[Input Boundary: Start]
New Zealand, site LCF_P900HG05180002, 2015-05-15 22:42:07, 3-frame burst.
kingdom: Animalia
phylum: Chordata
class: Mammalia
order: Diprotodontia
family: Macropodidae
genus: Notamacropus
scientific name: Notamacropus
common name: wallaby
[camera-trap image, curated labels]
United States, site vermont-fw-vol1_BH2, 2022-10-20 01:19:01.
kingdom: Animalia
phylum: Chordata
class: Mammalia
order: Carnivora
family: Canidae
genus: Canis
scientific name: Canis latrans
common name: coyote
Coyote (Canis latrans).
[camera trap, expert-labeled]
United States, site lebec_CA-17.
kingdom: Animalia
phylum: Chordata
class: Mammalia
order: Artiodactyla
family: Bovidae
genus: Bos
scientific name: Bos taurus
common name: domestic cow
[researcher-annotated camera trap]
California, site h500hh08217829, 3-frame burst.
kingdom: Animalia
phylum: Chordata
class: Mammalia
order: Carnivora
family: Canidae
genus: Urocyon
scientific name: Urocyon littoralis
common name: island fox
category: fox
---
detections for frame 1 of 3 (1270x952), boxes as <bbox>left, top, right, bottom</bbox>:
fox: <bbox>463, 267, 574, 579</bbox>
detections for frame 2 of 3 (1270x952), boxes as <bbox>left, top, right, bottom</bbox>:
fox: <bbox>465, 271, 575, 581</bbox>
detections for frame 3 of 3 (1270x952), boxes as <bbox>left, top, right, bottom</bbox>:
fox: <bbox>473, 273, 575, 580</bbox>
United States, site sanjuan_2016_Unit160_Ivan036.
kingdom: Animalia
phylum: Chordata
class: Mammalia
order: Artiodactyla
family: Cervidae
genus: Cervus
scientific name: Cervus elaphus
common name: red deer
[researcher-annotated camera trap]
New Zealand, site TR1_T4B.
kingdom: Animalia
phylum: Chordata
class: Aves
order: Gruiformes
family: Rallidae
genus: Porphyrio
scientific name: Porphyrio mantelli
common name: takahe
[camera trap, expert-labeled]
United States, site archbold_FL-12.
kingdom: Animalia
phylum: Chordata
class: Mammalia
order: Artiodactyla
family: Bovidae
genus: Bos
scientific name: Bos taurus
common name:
[Input Boundary: End]
Exercise directions
Every line in the material must be retyped exactly, with none omitted.

Answer section
New Zealand, site LCF_P900HG05180002, 2015-05-15 22:42:07, 3-frame burst.
kingdom: Animalia
phylum: Chordata
class: Mammalia
order: Diprotodontia
family: Macropodidae
genus: Notamacropus
scientific name: Notamacropus
common name: wallaby
[camera-trap image, curated labels]
United States, site vermont-fw-vol1_BH2, 2022-10-20 01:19:01.
kingdom: Animalia
phylum: Chordata
class: Mammalia
order: Carnivora
family: Canidae
genus: Canis
scientific name: Canis latrans
common name: coyote
Coyote (Canis latrans).
[camera trap, expert-labeled]
United States, site lebec_CA-17.
kingdom: Animalia
phylum: Chordata
class: Mammalia
order: Artiodactyla
family: Bovidae
genus: Bos
scientific name: Bos taurus
common name: domestic cow
[researcher-annotated camera trap]
California, site h500hh08217829, 3-frame burst.
kingdom: Animalia
phylum: Chordata
class: Mammalia
order: Carnivora
family: Canidae
genus: Urocyon
scientific name: Urocyon littoralis
common name: island fox
category: fox
---
detections for frame 1 of 3 (1270x952), boxes as <bbox>left, top, right, bottom</bbox>:
fox: <bbox>463, 267, 574, 579</bbox>
detections for frame 2 of 3 (1270x952), boxes as <bbox>left, top, right, bottom</bbox>:
fox: <bbox>465, 271, 575, 581</bbox>
detections for frame 3 of 3 (1270x952), boxes as <bbox>left, top, right, bottom</bbox>:
fox: <bbox>473, 273, 575, 580</bbox>
United States, site sanjuan_2016_Unit160_Ivan036.
kingdom: Animalia
phylum: Chordata
class: Mammalia
order: Artiodactyla
family: Cervidae
genus: Cervus
scientific name: Cervus elaphus
common name: red deer
[researcher-annotated camera trap]
New Zealand, site TR1_T4B.
kingdom: Animalia
phylum: Chordata
class: Aves
order: Gruiformes
family: Rallidae
genus: Porphyrio
scientific name: Porphyrio mantelli
common name: takahe
[camera trap, expert-labeled]
United States, site archbold_FL-12.
kingdom: Animalia
phylum: Chordata
class: Mammalia
order: Artiodactyla
family: Bovidae
genus: Bos
scientific name: Bos taurus
common name:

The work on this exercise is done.